▶ **DOCUMENT TEXT**:
** Start **

Consistently apply that message across all your communications with management. Repeat over and over in various forms… and you might just sneakily get them doing what you want.
Welcome to Real People in Data, a new interview series by She Loves Data! If you’ve missed our first release, read it here.
Céline Le Cotonnec is living proof that there are many pathways to a career in tech, including by following one’s passion in Chinese culture and language. As a chief data officer, she’s helping to transform AXA Singapore to be more data-driven. As a mother to three young kids, she makes time for family and is upfront about the challenges.
Share a little about yourself. How did you come to be Chief Data Officer (CDO) of AXA Singapore?
I’ve spent the last 15 years in Asia, mainly in China. After my studies in Sinology, I started working in a Taiwanese mining company when I was 21 years old in sales and marketing. Then I was hired by the French Consulate in Shanghai to support French companies to implement their business in China. I was working in the Industry and New Technology department. This was how I got into tech pretty much in the beginning.
Following this, I worked for a car manufacturer starting as a purchasing manager as I knew a lot of actors in the automotive industry in China from my previous job. My role evolved, and I became in charge of innovation in the R&D department. Then later, I was asked to create a new business unit in marketing. This unit was in charge of developing new business models in the field of mobility.
With the arrival of autonomous vehicles, you will have more expensive but fewer cars to produce. Car manufacturers need to find new sources of revenue to support the connectivity of the vehicle. My job was to try and monetize data from car manufacturers by launching new services and value proposition for the driver. This was how I met AXA, as one of the main use cases of connected car data is for insurance. So I started some pilots in China with AXA, and there came this opportunity to move to Singapore. That’s how I became a chief data officer from a Sinologist.

** End **

▶ **COLLECTED DATA**:
** Start **

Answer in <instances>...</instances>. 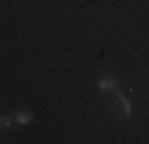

** End **

▶ **WRITTEN REQUEST**:
Write out everything in the interview from "Consistently apply that" down to "of AXA Singapore?", swapping "Chinese culture and language" for "Asian culture and language". The material placed after the interview is separate from it.

▶ **RESPONSE BELOW**:
Consistently apply that message across all your communications with management. Repeat over and over in various forms… and you might just sneakily get them doing what you want.
Welcome to Real People in Data, a new interview series by She Loves Data! If you’ve missed our first release, read it here.
Céline Le Cotonnec is living proof that there are many pathways to a career in tech, including by following one’s passion in Asian culture and language. As a chief data officer, she’s helping to transform AXA Singapore to be more data-driven. As a mother to three young kids, she makes time for family and is upfront about the challenges.
Share a little about yourself. How did you come to be Chief Data Officer (CDO) of AXA Singapore?